The weather was as balmy as it has been since my return from Virginia, but since there are still no leaves on the deciduous trees, shade was hard to come by. I cracked all the windows and depended on a tree trunk for a little shade, but I ended up worrying about the dogs the whole time I was in Woodstock, which subtracted somewhat from my experience there. I probably shouldn't have brought them, but it was Sally's birthday, and she considers letting her sleep in the backseat of the car a good present.
Somehow today Gretchen took advantage of today's superior weekend timeslot and managed, through her various publicity channels, to fill the place to capacity (and then some). More chairs were found to accommodate those forced to stand. Who knew poetry could be so popular? Gretchen had been told there was no way a poetry event could fill the Kleinert, and she'd taken that more as a challenge than as a reality. And so reality itself had bent to her wishes. [REDACTED]
Today's panel included an older group of poets, including two who had taught Gretchen when she'd studied poetry in a master's degree program at Sarah Lawrence. The theme of today's panel was "Evolution of a Poet," comparing and contrasting poems from early in a career to those produced with the full wisdom of maturity. As with the panel Gretchen had moderated yesterday, it was much better (and certainly funnier) than other poetry events I've suffered through in the past. At some point, though, I felt bad about the dogs out in the car and I left to let them run around in a field.

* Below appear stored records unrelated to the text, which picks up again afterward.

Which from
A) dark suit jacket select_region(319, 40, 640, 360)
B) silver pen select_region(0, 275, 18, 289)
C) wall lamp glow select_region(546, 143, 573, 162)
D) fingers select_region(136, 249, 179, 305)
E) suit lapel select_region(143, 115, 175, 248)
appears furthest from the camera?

After the panel dissolved, the crowd drained away, leaving a relatively small audience for the next panel: Behind the Scenes of Rock & Roll. (This might have been the first time in Woodstock's recorded history that rock and roll emptied a room.) I found myself chatting with Deborah, Nancy, and Sarah (the first two being the closest friends with those names and the last being one of the panelist's from yesterday's poetry panel). Eventually Deborah, Nancy, and I decided to go get a meal at the Garden Café, but as we were heading over there, Gretchen ran after us and said she'd be going to Joshua's, the restaurant across the street (which I only know from its cozy upstairs bar, which was the part we'd be going to). As with yesterday, we'd be sitting at a table with all (or, actually, all but one) of the panelists: Vijay, Tim, and Jean, as well as Sarah from yesterday. It was like sitting at the cool kids' table again. With the possible exception of Nancy, Sarah and Vijay were the WASPiest people at our table (Vijay is ethnically some sort of Subcontinental Indian, though he copped to WASPiness), and so they ordered martinis, a beverage I almost never see. It wasn't long before our table was home to a rolicking, semi-intoxicated and highly-intellectual conversation. The conversation centered around poetry (at times devolving into obscure jargon and references that at one point I labeled "going down the rabbit hole"). Other times it was more philosophical. Tim, for example, had written a poem about Bonobo apes (the female-dominated species that settles disputes with love, not war), and there's always a lot to be said about Bonobos.
Normally Deborah is overscheduled with work and studying (she's taking online courses in pursuit of a career teaching autistic kids), but evidently she'd taken all of today off, and wanted to know what was next after lupper at Joshua's. Gretchen and the poets would be going to another fancy buffet at Oriole 9, but there was no way all of us could sneak in there (and otherwise it was $50/each). So Deborah decided Nancy and I should join her and attend an art opening she'd heard about over in Kingston.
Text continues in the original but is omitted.